In my parents house there is a wooden spoon.  It is completely unremarkable, has no brand to speak of and is looking a little worse for wear, but it is one of my favourite products in our home.

My families wooden spoon


For our newest module, Material & Emotional Values, we have been tasked with researching the history behind objects, their materials and associated narratives and our visceral reactions to them.

I started by looking at objects that reflect my personal history, and the wooden spoon quickly came to mind.

Home cooking in important in my family and my sister and I were taught to cook by our mum from a young age.  The kitchen has always formed the heart of our home; whether we spend time there cooking, or doing work at the kitchen table, it is the main congregation point for my family in any house we have lived in.  In the same way that our warped little old oak kitchen table is fondly remember by my sister and I (and we both try to shotgun it for future houses), this wooden spoon symbolises the family bond based around our kitchen - it is a personal emotional value that this humble object reflects.

As part of the module, we were asked to find modern products that carry a similar emotional value to what we had chosen.  I came across the Motherspoon concept by Okan Akgöl.

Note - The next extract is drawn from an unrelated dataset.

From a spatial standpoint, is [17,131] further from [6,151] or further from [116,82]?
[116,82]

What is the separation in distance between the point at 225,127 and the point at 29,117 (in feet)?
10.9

Electrolux Motherspoon Concept, 2012 - Okan Akgöl: Source
This concept was produced for the Electrolux future homes competition in 2012.  The idea behind it is that you and a family member (for example your mother) each have a spoon.  As your mother cooks, she puts the spoon in the food and it "tastes" the ingredients, storing them as a recipe.  When it is returned to it's cradle, it transfers the recipe to your spoon, so if you were to re-create the recipe, it could tell you what to change to make it "just how mother used to make it".

The theory behind the Motherspoon is similar to the narrative of my wooden spoon, but the product is made of some form of metal and doesn't take a traditional spoon shape, which gives it a sterile, surgical appearance.  This emphasises the importance of material in a product.
Joseph Joseph Serving Spoon - Gillian Westley/ Derek Roberts: Source
Another example would be this serving spoon by Joseph Joseph.  Though they are renowned for clever kitchenalia, the plastic and silicone material holds no emotive value.  Yes, it is heatproof and easy to clean, but so is a wooden spoon.

To me, the emotional value the wooden spoon has is heightened by the fact that it is made out of wood.  Every time you interact with the spoon, the wood it is made from changes; it absorbs colour from the sauces you make, it burns when you accidentally leave it in a hot frying pan, it scratches when you scrub it while cleaning.  The material it's made from visually represents the times you have used the spoon and that is why it is such a powerful symbol and holds such emotional value.  In this case, the material holds just as much narrative as the form of the object itself.